Anne Potter loves all things retro - the fashion, the cars... even the hairstyles. So ten years ago, it was no surprise that she and husband Michael snapped up a modest 60's bungalow overlooking the harbour in Sydney's Five Dock. Since then their family has expanded and with three very active boys, they are really feeling the squeeze so they're tearing down the old house to build their own modern version of a retro home, with curved steel and walls of glass with a hint of Mondrian inspired colour - a complete contrast to the well-kept, more conservative homes that surround them. This is Anne's dream opportunity. As an interior designer by trade, she's keen to be actively involved in creating their special home. But she's been a stay-at-home mum, out of the industry for ten years, and overseeing a house construction is a whole new challenge. Can she keep across the intricacies of the job in between school drop offs, supermarket runs and cooking the dinner?
Kyneton, a country town in Victoria's Macedon Ranges, is known for historic architecture and bustling farmers markets. It's the perfect place for foodies Rod Moore and Di Foggo - who are embarking on a huge life change. They're farewelling a classic Victorian home with traditional furnishings and building a brand new, cutting edge flat pack house on a rugged escarpment overlooking the racecourse. Di is a keen gardener and wants to create a lofty paradise with a wide, rolling view. They've been burnt before with budgets spiralling out of control and schedules doubling, so they have chosen a high end, quality flat pack home knowing there's a fixed price and a speedy schedule. Trouble is, the land isn't complying and from almost day one generates unexpected problems. Seems even the most regulated grand designs are at nature's mercy.
..........
▸ Exercise objective
Transcribe verbatim the stretch of the home-building text from "Kyneton, a country" through "at nature's mercy.".

▸ Material provided
..........
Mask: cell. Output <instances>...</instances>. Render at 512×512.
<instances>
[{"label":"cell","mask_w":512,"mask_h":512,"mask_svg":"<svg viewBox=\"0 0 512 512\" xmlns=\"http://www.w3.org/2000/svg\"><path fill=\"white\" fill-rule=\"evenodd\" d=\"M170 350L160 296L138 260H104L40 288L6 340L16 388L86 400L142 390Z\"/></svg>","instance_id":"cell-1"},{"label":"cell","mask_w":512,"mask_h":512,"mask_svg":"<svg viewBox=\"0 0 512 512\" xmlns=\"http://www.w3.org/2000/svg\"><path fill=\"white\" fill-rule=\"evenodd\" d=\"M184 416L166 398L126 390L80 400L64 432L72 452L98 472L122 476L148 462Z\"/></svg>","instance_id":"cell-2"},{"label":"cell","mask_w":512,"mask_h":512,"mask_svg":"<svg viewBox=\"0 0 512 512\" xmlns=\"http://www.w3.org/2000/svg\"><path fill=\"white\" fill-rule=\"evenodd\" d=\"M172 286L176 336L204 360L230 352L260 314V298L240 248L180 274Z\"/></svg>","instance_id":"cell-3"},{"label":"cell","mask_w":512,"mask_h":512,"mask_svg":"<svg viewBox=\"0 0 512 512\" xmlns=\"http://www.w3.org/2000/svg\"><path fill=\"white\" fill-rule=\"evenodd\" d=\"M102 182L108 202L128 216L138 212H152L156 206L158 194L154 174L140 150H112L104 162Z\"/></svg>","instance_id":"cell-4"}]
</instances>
..........
▸ Exercise result
Kyneton, a country town in Victoria's Macedon Ranges, is known for historic architecture and bustling farmers markets. It's the perfect place for foodies Rod Moore and Di Foggo - who are embarking on a huge life change. They're farewelling a classic Victorian home with traditional furnishings and building a brand new, cutting edge flat pack house on a rugged escarpment overlooking the racecourse. Di is a keen gardener and wants to create a lofty paradise with a wide, rolling view. They've been burnt before with budgets spiralling out of control and schedules doubling, so they have chosen a high end, quality flat pack home knowing there's a fixed price and a speedy schedule. Trouble is, the land isn't complying and from almost day one generates unexpected problems. Seems even the most regulated grand designs are at nature's mercy.